--- RECORDS PROVIDED Enclosed Below ---
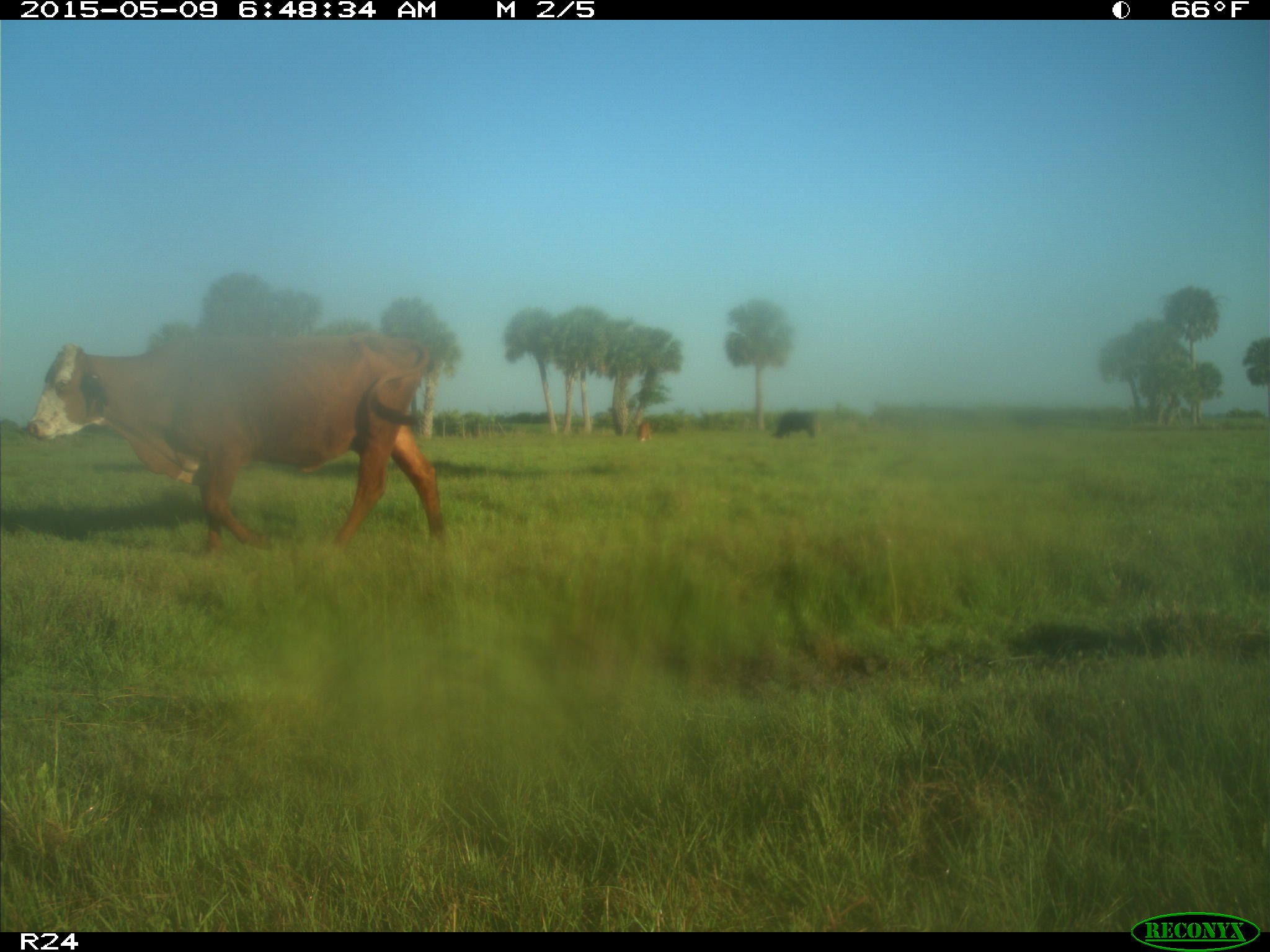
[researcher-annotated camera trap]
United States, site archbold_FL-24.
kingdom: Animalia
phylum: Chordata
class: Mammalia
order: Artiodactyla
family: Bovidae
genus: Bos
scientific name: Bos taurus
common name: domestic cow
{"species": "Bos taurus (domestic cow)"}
--- End of Enclosed RECORDS PROVIDED ---
--- RECORDS PROVIDED Enclosed Below ---
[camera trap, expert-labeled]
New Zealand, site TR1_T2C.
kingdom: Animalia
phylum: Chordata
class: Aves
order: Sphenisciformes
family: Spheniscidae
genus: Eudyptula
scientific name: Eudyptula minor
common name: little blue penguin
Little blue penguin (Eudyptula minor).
--- End of Enclosed RECORDS PROVIDED ---
PROBLEM TO WORK ON: List the lines of the entries that include "trap".

ANSWER SPACE:
[researcher-annotated camera trap]
[camera trap, expert-labeled]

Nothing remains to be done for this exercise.